Automatic Graphics Program Generation using Attention-Based Hierarchical Decoder
This work addresses the challenge of generating structured code from GUI images for developers and designers, offering an incremental improvement over existing encoder-decoder frameworks.
The paper tackles the problem of automatically generating graphics program code from GUI screenshots by proposing an attention-based hierarchical decoder that improves code generation accuracy and consistency with GUI layout. Experimental results show the method outperforms current state-of-the-art methods on both public and custom datasets.
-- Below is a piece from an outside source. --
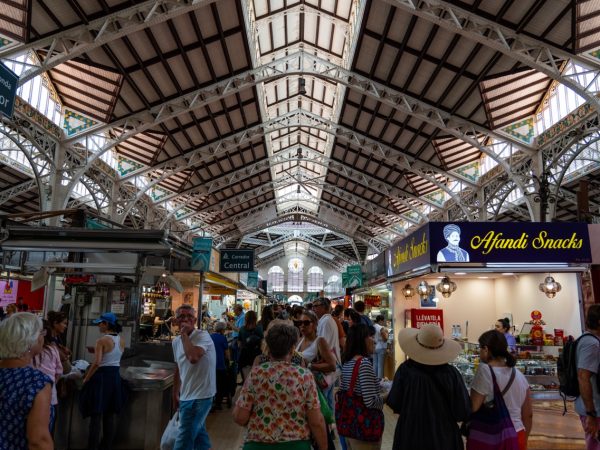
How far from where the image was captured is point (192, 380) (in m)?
3.91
Recent progress on deep learning has made it possible to automatically transform the screenshot of Graphic User Interface (GUI) into code by using the encoder-decoder framework. While the commonly adopted image encoder (e.g., CNN network), might be capable of extracting image features to the desired level, interpreting these abstract image features into hundreds of tokens of code puts a particular challenge on the decoding power of the RNN-based code generator. Considering the code used for describing GUI is usually hierarchically structured, we propose a new attention-based hierarchical code generation model, which can describe GUI images in a finer level of details, while also being able to generate hierarchically structured code in consistency with the hierarchical layout of the graphic elements in the GUI. Our model follows the encoder-decoder framework, all the components of which can be trained jointly in an end-to-end manner. The experimental results show that our method outperforms other current state-of-the-art methods on both a publicly available GUI-code dataset as well as a dataset established by our own.